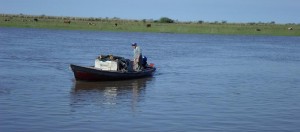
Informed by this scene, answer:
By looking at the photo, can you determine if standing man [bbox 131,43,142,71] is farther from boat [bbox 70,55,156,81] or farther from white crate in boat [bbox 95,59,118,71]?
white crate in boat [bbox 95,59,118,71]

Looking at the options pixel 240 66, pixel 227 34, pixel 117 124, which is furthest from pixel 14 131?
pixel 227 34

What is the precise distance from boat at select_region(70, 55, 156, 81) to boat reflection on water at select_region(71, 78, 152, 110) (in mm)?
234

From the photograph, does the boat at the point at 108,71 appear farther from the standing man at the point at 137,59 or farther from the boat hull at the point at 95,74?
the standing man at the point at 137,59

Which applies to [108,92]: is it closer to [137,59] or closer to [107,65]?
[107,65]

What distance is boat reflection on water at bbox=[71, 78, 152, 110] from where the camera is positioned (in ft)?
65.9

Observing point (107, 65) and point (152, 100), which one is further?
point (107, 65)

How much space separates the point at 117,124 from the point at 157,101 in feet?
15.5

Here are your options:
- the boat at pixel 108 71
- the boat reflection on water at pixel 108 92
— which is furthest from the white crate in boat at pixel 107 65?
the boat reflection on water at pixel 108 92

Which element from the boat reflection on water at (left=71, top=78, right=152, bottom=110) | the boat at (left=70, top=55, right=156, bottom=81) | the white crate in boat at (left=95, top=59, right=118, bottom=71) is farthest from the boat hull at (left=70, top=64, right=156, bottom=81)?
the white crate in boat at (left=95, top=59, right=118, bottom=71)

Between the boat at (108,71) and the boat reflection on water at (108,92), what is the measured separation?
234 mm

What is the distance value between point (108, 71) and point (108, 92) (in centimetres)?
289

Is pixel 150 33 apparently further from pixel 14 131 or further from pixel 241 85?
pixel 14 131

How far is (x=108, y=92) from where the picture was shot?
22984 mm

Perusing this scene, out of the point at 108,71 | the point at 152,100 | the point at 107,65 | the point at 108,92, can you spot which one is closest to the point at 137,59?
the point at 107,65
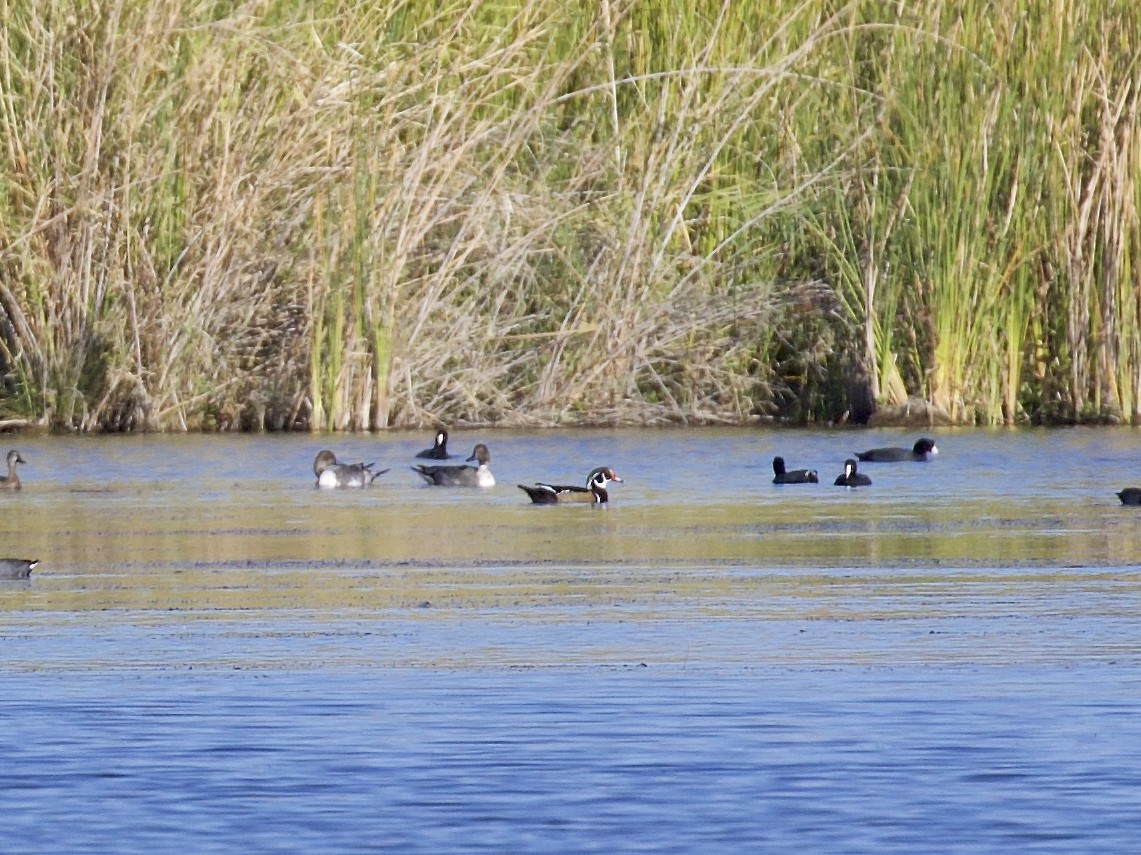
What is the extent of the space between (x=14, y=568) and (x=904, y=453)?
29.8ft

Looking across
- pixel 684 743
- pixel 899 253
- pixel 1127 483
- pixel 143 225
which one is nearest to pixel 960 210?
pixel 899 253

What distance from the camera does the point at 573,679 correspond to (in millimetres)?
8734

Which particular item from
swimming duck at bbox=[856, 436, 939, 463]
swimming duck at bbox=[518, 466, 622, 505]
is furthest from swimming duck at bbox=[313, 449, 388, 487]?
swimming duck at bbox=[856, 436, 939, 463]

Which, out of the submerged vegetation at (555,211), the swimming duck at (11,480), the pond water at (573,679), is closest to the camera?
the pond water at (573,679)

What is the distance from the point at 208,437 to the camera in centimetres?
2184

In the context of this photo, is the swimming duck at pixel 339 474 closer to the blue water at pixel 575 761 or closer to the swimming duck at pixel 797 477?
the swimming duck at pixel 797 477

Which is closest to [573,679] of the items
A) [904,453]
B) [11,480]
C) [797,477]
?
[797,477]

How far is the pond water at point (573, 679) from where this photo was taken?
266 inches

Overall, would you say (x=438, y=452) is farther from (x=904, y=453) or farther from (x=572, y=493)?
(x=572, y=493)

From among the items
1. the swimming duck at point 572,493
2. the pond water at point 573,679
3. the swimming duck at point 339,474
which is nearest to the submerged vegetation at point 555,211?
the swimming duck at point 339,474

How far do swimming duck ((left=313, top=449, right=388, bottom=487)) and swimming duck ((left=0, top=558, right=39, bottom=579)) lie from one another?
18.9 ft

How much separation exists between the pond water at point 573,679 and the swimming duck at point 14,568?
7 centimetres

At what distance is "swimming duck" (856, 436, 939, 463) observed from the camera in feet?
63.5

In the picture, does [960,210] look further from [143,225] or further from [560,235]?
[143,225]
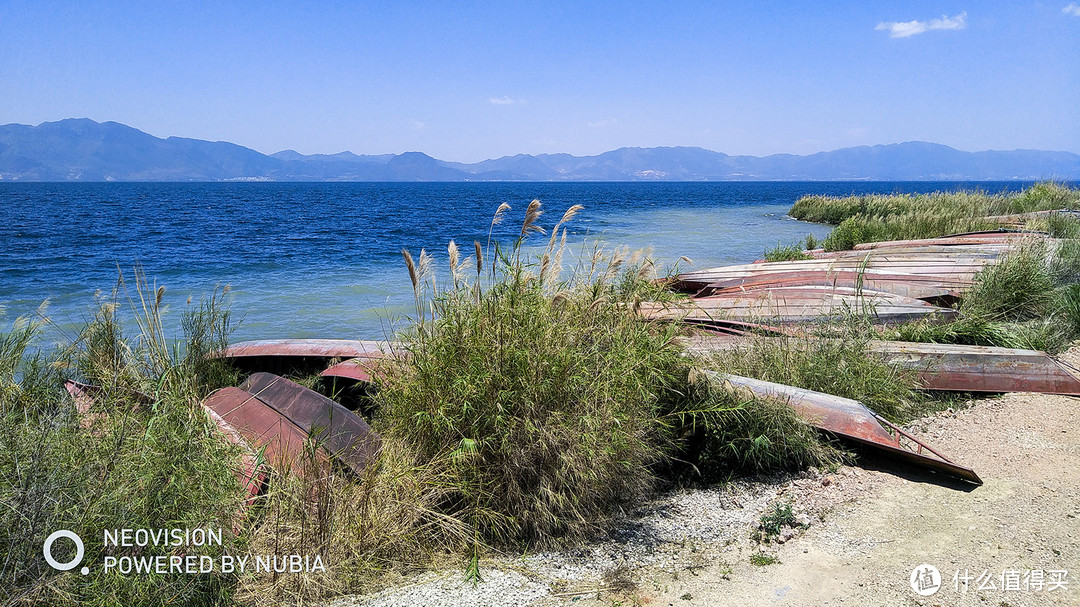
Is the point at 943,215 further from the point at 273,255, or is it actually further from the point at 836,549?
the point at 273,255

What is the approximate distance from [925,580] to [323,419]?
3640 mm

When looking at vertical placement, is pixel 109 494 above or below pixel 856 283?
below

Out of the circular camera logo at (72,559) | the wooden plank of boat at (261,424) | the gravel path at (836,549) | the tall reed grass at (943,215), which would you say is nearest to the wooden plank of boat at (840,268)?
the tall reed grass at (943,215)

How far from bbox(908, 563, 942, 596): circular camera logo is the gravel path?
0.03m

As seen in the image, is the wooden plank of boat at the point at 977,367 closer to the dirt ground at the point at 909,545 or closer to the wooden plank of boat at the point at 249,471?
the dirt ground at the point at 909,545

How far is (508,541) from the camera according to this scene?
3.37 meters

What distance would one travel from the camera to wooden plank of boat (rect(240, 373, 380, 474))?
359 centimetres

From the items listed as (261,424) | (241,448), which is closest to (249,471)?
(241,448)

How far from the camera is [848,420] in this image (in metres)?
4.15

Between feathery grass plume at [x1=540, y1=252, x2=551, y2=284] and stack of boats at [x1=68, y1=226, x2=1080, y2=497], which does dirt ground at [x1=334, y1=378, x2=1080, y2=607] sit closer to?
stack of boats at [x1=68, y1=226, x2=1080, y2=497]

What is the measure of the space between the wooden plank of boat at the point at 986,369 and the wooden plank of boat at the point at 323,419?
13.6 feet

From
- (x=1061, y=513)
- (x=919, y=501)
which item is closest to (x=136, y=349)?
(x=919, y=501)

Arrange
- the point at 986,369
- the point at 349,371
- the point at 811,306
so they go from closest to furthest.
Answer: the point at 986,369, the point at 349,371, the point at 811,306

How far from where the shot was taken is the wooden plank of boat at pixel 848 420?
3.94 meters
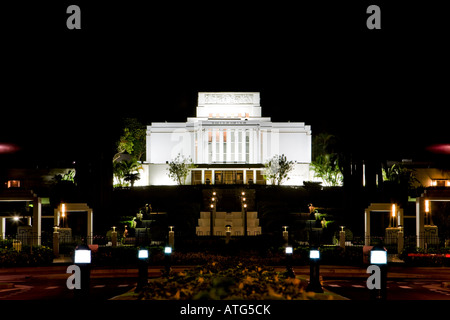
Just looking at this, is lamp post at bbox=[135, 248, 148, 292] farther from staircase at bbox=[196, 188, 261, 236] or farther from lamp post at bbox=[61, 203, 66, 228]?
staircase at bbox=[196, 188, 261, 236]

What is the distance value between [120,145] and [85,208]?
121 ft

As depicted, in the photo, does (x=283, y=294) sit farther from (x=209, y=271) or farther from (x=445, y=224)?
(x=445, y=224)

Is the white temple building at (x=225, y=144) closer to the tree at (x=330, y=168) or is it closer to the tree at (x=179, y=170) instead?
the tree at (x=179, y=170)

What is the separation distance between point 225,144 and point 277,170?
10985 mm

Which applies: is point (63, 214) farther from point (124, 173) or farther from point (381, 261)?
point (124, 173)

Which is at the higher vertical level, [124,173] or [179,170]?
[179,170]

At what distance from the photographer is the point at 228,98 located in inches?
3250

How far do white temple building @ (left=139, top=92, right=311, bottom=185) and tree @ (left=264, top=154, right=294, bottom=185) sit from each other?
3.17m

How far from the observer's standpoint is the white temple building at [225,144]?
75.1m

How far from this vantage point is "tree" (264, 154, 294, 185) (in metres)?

§ Task objective:
Rewrite the listing above with every instance of "camera" switched to "viewer" and everything else kept the same. Omit the pictures.

§ Result of this task:
Informed by this scene, answer:
By looking at the photo, can you determine if standing man [bbox 131,43,142,71] is farther from boat [bbox 70,55,156,81] or farther from white crate in boat [bbox 95,59,118,71]?
white crate in boat [bbox 95,59,118,71]

Looking at the options pixel 240 66, pixel 227 34, pixel 117 124, which is furthest from pixel 14 131?
pixel 227 34

What is the precise distance from boat at select_region(70, 55, 156, 81) to boat reflection on water at select_region(71, 78, 152, 110) (in mm)?
234

From the photograph, does the boat at the point at 108,71 appear farther from the standing man at the point at 137,59 or farther from the boat hull at the point at 95,74?
the standing man at the point at 137,59

Which applies to [108,92]: is it closer to [137,59] or closer to [107,65]?
[107,65]

What distance is boat reflection on water at bbox=[71, 78, 152, 110] from where the viewer is positioned (in ft)?
65.9

Observing point (107, 65) and point (152, 100), which one is further?
point (107, 65)

How much space separates the point at 117,124 from the point at 157,101 in feet?
15.5

Here are your options:
- the boat at pixel 108 71
- the boat reflection on water at pixel 108 92
— which is furthest from the white crate in boat at pixel 107 65?
the boat reflection on water at pixel 108 92

Which element from the boat reflection on water at (left=71, top=78, right=152, bottom=110) | the boat at (left=70, top=55, right=156, bottom=81) | the white crate in boat at (left=95, top=59, right=118, bottom=71) is farthest from the boat hull at (left=70, top=64, right=156, bottom=81)?
the white crate in boat at (left=95, top=59, right=118, bottom=71)

Between the boat at (108,71) and the boat reflection on water at (108,92), what is the measured separation?
234 mm

What is the distance value between point (108, 71) and point (108, 92) (in centimetres)?
289

Is pixel 150 33 apparently further from pixel 14 131 or further from pixel 241 85?
pixel 14 131

How far is (x=108, y=92) from where the picture was shot?
22984 mm

Perusing this scene, out of the point at 108,71 | the point at 152,100 | the point at 107,65 | the point at 108,92, can you spot which one is closest to the point at 137,59?
the point at 107,65
What is the extent of the space between (x=14, y=568) and (x=904, y=453)?
29.8ft

Looking across
- pixel 684 743
- pixel 899 253
- pixel 1127 483
- pixel 143 225
which one is nearest to pixel 960 210?
pixel 899 253

What distance from the viewer does the point at 573,679 correspond to (in millimetres)?
8734

Which particular item from
swimming duck at bbox=[856, 436, 939, 463]
swimming duck at bbox=[518, 466, 622, 505]
is furthest from swimming duck at bbox=[313, 449, 388, 487]?
swimming duck at bbox=[856, 436, 939, 463]

Which, out of the submerged vegetation at (555,211), the swimming duck at (11,480), the pond water at (573,679), is closest to the viewer?
the pond water at (573,679)

What is the distance from the point at 208,437 to the viewer in centimetres?
2184

In the context of this photo, is the swimming duck at pixel 339 474 closer to the blue water at pixel 575 761 or closer to the swimming duck at pixel 797 477?
the swimming duck at pixel 797 477

Which is closest to [573,679] of the items
A) [904,453]
B) [11,480]
C) [797,477]
?
[797,477]

How far is the pond water at point (573, 679) from where this photo was taken?
266 inches

Overall, would you say (x=438, y=452) is farther from (x=904, y=453) or farther from (x=572, y=493)?
(x=572, y=493)

From among the items
1. the swimming duck at point 572,493
2. the pond water at point 573,679
3. the swimming duck at point 339,474
which is nearest to the submerged vegetation at point 555,211?
the swimming duck at point 339,474

How far do swimming duck ((left=313, top=449, right=388, bottom=487)) and swimming duck ((left=0, top=558, right=39, bottom=579)) lie from one another?
18.9 ft

How much separation exists between the pond water at point 573,679 and the swimming duck at point 14,568?
7 centimetres

At what distance is "swimming duck" (856, 436, 939, 463) observed from the viewer in feet?
63.5

In the picture, does [960,210] look further from [143,225] or further from [560,235]?
[143,225]
Is the point at 943,215 further from the point at 273,255, or is it actually further from the point at 836,549?
the point at 273,255

What is the approximate distance from [925,580] to [323,419]?
3640 mm

When looking at vertical placement, is pixel 109 494 above or below pixel 856 283?
below

Out of the circular viewer logo at (72,559) | the wooden plank of boat at (261,424) | the gravel path at (836,549) | the tall reed grass at (943,215), which would you say is nearest to the wooden plank of boat at (840,268)?
the tall reed grass at (943,215)

How far from bbox(908, 563, 942, 596): circular viewer logo is the gravel path?
0.03m

As seen in the image, is the wooden plank of boat at the point at 977,367 closer to the dirt ground at the point at 909,545 or closer to the wooden plank of boat at the point at 249,471?
the dirt ground at the point at 909,545

How far is (508,541) from the viewer according to this scene?
3.37 meters

What distance would one travel from the viewer to wooden plank of boat (rect(240, 373, 380, 474))?
359 centimetres

From the items listed as (261,424) | (241,448), which is closest to (249,471)?
(241,448)

How far from the viewer is [848,420] in this image (in metres)?
4.15

Between feathery grass plume at [x1=540, y1=252, x2=551, y2=284] and stack of boats at [x1=68, y1=226, x2=1080, y2=497], which does dirt ground at [x1=334, y1=378, x2=1080, y2=607] sit closer to?
stack of boats at [x1=68, y1=226, x2=1080, y2=497]

What is the measure of the space between the wooden plank of boat at the point at 986,369 and the wooden plank of boat at the point at 323,419?
13.6 feet

From
- (x=1061, y=513)
- (x=919, y=501)
which item is closest to (x=136, y=349)?
(x=919, y=501)

Arrange
- the point at 986,369
- the point at 349,371
- the point at 811,306
so they go from closest to furthest.
Answer: the point at 986,369, the point at 349,371, the point at 811,306

How far from where the shot was taken is the wooden plank of boat at pixel 848 420?
3.94 meters
Just looking at this, is lamp post at bbox=[135, 248, 148, 292] farther from staircase at bbox=[196, 188, 261, 236] or farther from lamp post at bbox=[61, 203, 66, 228]?
staircase at bbox=[196, 188, 261, 236]

What is the distance value between [120,145] and [85,208]?
121 ft

As depicted, in the photo, does (x=283, y=294) sit farther from (x=209, y=271) or farther from (x=445, y=224)?
(x=445, y=224)

Is the white temple building at (x=225, y=144) closer to the tree at (x=330, y=168) or is it closer to the tree at (x=179, y=170) instead?
the tree at (x=179, y=170)

What is the separation distance between point 225,144 and point 277,170?
10985 mm

Which applies: is point (63, 214) farther from point (124, 173) or farther from point (381, 261)?
point (124, 173)

Which is at the higher vertical level, [124,173] or [179,170]?
[179,170]

At what distance from the photographer is the point at 228,98 located in inches?
3250

How far do white temple building @ (left=139, top=92, right=311, bottom=185) and tree @ (left=264, top=154, right=294, bottom=185) sit from each other?
3.17m

How far from the observer's standpoint is the white temple building at [225,144]?
75.1m

How far from this vantage point is "tree" (264, 154, 294, 185) (in metres)?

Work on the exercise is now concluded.